Every entry below should be printed again exactly as it reads.

(Data supplied Opens)

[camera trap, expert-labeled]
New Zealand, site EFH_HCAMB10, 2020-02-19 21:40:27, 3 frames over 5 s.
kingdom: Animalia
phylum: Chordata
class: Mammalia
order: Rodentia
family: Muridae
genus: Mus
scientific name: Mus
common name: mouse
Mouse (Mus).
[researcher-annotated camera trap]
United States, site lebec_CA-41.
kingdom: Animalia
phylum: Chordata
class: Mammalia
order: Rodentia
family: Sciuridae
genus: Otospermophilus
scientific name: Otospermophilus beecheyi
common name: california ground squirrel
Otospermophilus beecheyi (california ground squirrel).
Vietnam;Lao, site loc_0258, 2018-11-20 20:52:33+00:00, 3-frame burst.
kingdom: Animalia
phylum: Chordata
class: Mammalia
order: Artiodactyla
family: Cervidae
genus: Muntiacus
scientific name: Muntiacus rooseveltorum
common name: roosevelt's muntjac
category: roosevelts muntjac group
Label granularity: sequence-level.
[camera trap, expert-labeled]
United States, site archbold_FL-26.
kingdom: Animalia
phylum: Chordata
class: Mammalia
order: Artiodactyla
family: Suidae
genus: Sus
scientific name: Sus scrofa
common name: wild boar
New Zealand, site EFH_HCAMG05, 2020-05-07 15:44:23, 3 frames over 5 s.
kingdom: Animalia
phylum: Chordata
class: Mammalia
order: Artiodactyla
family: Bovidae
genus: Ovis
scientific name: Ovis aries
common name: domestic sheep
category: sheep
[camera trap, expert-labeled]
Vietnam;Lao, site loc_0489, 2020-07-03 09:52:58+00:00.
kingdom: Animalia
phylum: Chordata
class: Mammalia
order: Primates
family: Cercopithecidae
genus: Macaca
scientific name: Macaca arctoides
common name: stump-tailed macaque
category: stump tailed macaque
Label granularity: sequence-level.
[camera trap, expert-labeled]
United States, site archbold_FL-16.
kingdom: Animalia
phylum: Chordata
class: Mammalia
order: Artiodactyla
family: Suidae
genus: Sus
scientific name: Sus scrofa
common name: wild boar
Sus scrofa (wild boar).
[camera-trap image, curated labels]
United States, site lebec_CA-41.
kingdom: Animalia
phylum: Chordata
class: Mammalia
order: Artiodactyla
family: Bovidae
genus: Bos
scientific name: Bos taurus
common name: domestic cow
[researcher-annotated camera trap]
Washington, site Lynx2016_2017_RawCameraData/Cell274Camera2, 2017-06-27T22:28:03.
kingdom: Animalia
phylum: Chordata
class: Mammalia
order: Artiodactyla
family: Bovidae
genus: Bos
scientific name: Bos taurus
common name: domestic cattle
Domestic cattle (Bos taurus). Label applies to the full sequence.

(Data supplied Closes)

_Solution for this problem_
[camera trap, expert-labeled]
New Zealand, site EFH_HCAMB10, 2020-02-19 21:40:27, 3 frames over 5 s.
kingdom: Animalia
phylum: Chordata
class: Mammalia
order: Rodentia
family: Muridae
genus: Mus
scientific name: Mus
common name: mouse
Mouse (Mus).
[researcher-annotated camera trap]
United States, site lebec_CA-41.
kingdom: Animalia
phylum: Chordata
class: Mammalia
order: Rodentia
family: Sciuridae
genus: Otospermophilus
scientific name: Otospermophilus beecheyi
common name: california ground squirrel
Otospermophilus beecheyi (california ground squirrel).
Vietnam;Lao, site loc_0258, 2018-11-20 20:52:33+00:00, 3-frame burst.
kingdom: Animalia
phylum: Chordata
class: Mammalia
order: Artiodactyla
family: Cervidae
genus: Muntiacus
scientific name: Muntiacus rooseveltorum
common name: roosevelt's muntjac
category: roosevelts muntjac group
Label granularity: sequence-level.
[camera trap, expert-labeled]
United States, site archbold_FL-26.
kingdom: Animalia
phylum: Chordata
class: Mammalia
order: Artiodactyla
family: Suidae
genus: Sus
scientific name: Sus scrofa
common name: wild boar
New Zealand, site EFH_HCAMG05, 2020-05-07 15:44:23, 3 frames over 5 s.
kingdom: Animalia
phylum: Chordata
class: Mammalia
order: Artiodactyla
family: Bovidae
genus: Ovis
scientific name: Ovis aries
common name: domestic sheep
category: sheep
[camera trap, expert-labeled]
Vietnam;Lao, site loc_0489, 2020-07-03 09:52:58+00:00.
kingdom: Animalia
phylum: Chordata
class: Mammalia
order: Primates
family: Cercopithecidae
genus: Macaca
scientific name: Macaca arctoides
common name: stump-tailed macaque
category: stump tailed macaque
Label granularity: sequence-level.
[camera trap, expert-labeled]
United States, site archbold_FL-16.
kingdom: Animalia
phylum: Chordata
class: Mammalia
order: Artiodactyla
family: Suidae
genus: Sus
scientific name: Sus scrofa
common name: wild boar
Sus scrofa (wild boar).
[camera-trap image, curated labels]
United States, site lebec_CA-41.
kingdom: Animalia
phylum: Chordata
class: Mammalia
order: Artiodactyla
family: Bovidae
genus: Bos
scientific name: Bos taurus
common name: domestic cow
[researcher-annotated camera trap]
Washington, site Lynx2016_2017_RawCameraData/Cell274Camera2, 2017-06-27T22:28:03.
kingdom: Animalia
phylum: Chordata
class: Mammalia
order: Artiodactyla
family: Bovidae
genus: Bos
scientific name: Bos taurus
common name: domestic cattle
Domestic cattle (Bos taurus). Label applies to the full sequence.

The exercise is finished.